Nostalgia for '90s economic boom giving Clinton a boost
By David Lightman
McClatchy-Tribune News Service
NEW ALEXANDRIA, Pa. — Bonnie Kelley thinks of the good times her family had in the 1990s, when it almost seemed as if Bill Clinton pitched in as their financial counselor.
"During the Clinton administration, we were thriving," she recalled fondly. "We had a home, two cars and my husband had a good job. After the Republicans came in, we lost the house and one of the cars. It was like we lost everything."
Loyal Democrats all over Pennsylvania echoed her view as they prepared to vote in their state's primary April 22. A lot of them remember the 1993-2001 Clinton era as a good time, and they see 2008 presidential candidate Hillary Clinton as the heir to his magic.
"America was in a good place, and he was the leader in the good times," said Nancy Kilbane, a retired Mount Lebanon teacher.
Nostalgia is a time-honored political motivator. Voters historically romanticize times that seemed better — and simpler. Scholars, though, have long agreed that no president has much direct influence over America's multi-trillion-dollar economy.
"No president has that much power or influence over the national economy. It's not a controlled system," said David Barker, an associate professor of political science at the University of Pittsburgh.
"But voters always tend to blame or credit the president, and usually the biggest way they judge job performance is by the economy."
STEADY GROWTH
During Bill Clinton's years in office, the economy grew steadily. The growth was particularly robust in his second term.
He also benefited from the contrast with his predecessor. Though an eight-month recession ended in March 1991, Washington was struggling with giant federal budget deficits in 1992. Unemployment peaked at 7.7 percent that June, and the Conference Board's consumer confidence index dropped for eight straight months, ending in February 1992.
Clinton's first major initiative after he took office was a $500 billion deficit-reduction package that cut spending dramatically and increased taxes on the wealthy.
Then-Federal Reserve Board Chairman Alan Greenspan later called the package "an unquestioned factor" in helping to boost the economy. By fiscal 1998, the federal budget logged its first annual surplus in 39 years. It went on to record three more years of surpluses.
Clinton also helped prod the economy by championing a series of trade pacts, notably the 1993 North American Free Trade Agreement. That was a bipartisan effort to boost imports and exports. Then the January 1995 debut of the World Trade Organization set the standards for modern international trade.
Much of the Clinton-era boom, though, rose from forces beyond his control.
In July 1999, the Congressional Budget Office wrote in its economic outlook that "much of that favorable (fiscal) situation has resulted from atypical performances in productivity and compensation, the U.S. economy's response to international developments and the surge in stock market prices."

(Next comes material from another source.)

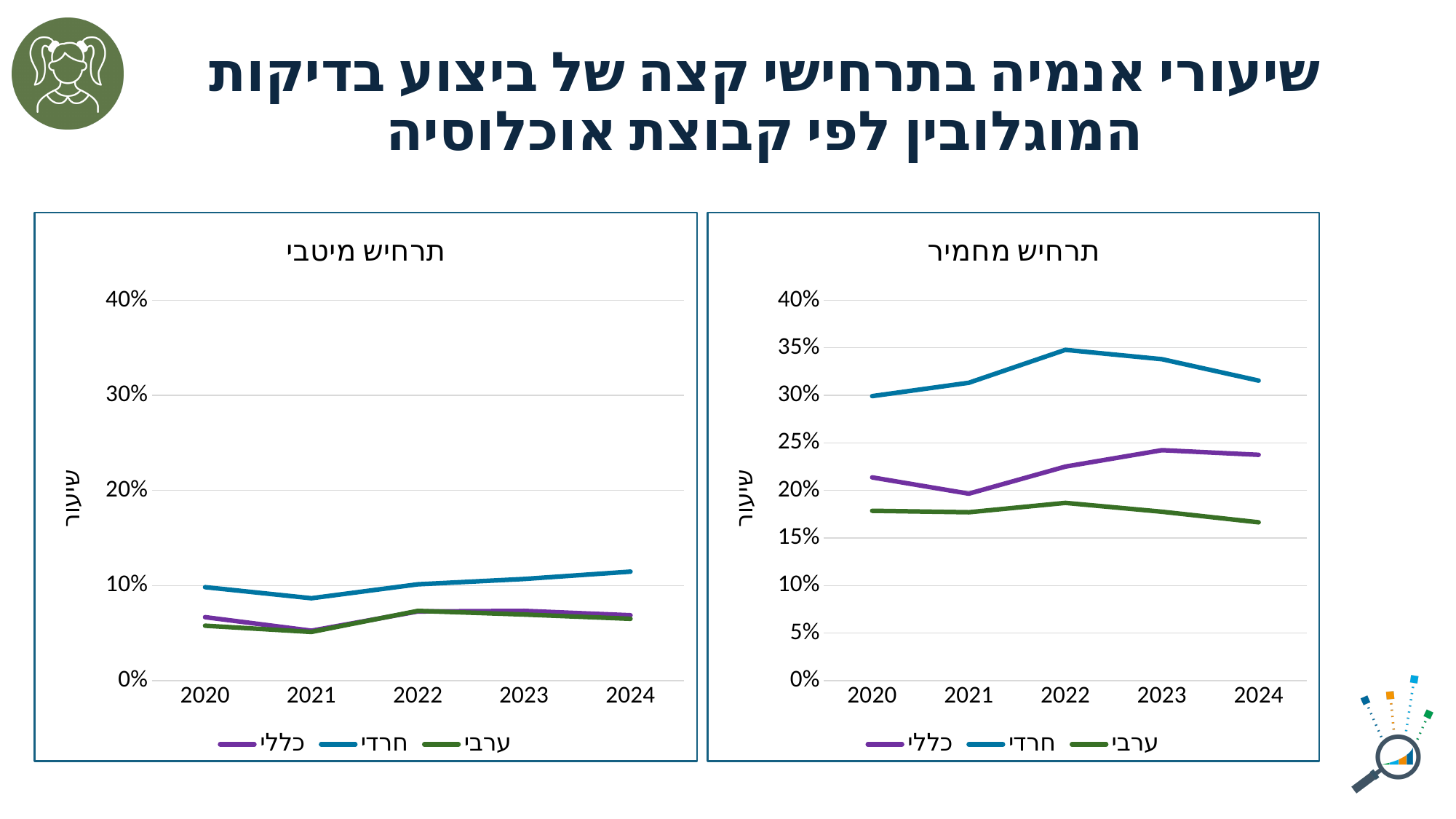
How many years are shown on the x axis of the left chart (תרחיש מיטבי)? 5 In the right chart (תרחיש מחמיר), which series has the highest value in 2022? חרדי What kind of chart is the left chart titled תרחיש מיטבי? line chart How many series does the legend of the right chart (תרחיש מחמיר) list? 3 In the right chart (תרחיש מחמיר), which series has the lowest value in 2024? ערבי In the right chart (תרחיש מחמיר), in which year does the חרדי series reach its highest value? 2022 In the left chart (תרחיש מיטבי), is the value for חרדי in 2024 greater or less than 10%? greater In the right chart (תרחיש מחמיר), does the חרדי line rise or fall from 2022 to 2024? fall In the right chart (תרחיש מחמיר), is the value for ערבי in 2024 greater or less than 20%? less In the right chart (תרחיש מחמיר), which is larger in 2021: כללי or ערבי? כללי In the left chart (תרחיש מיטבי), is the value for כללי in 2021 greater or less than 10%? less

Baby boomers entered their peak earning years, technological advances jolted productivity and the stock-market boom led to a spike in capital gains — and the taxes that people paid on them.
LIMITED POWER TO FIX
Today's economy faces problems more grave and complex than those Bill Clinton inherited, and while the next president will confront them, he or she will have only limited power to solve them.
"A new president can set a tone and an agenda for steps that might be taken. But the immediate needs are in the realm of monetary policy," said William Shughart, a professor of economics at the University of Mississippi. "And (Fed Chairman) Ben Bernanke's going to be in charge of that."
Voters, however, aren't economic experts, and they hold their leaders accountable. "They don't notice gross domestic product growth, but they do notice $3.50-a-gallon gasoline," Barker said.
So when Hillary Clinton starts a rally in southwestern Pennsylvania by declaring that "it's time we had a president who cares more about Westmoreland County than Wall Street," it strikes a chord and triggers a fond memory.
"We didn't have these deficits during the Bill Clinton years," said Ed Malanowsky, a retiree from West Newton.
"We didn't have job losses and we weren't at war. I'm not opposed to (Democratic candidate Barack) Obama, but I just think Clinton's more qualified. And Bill's going to have some influence."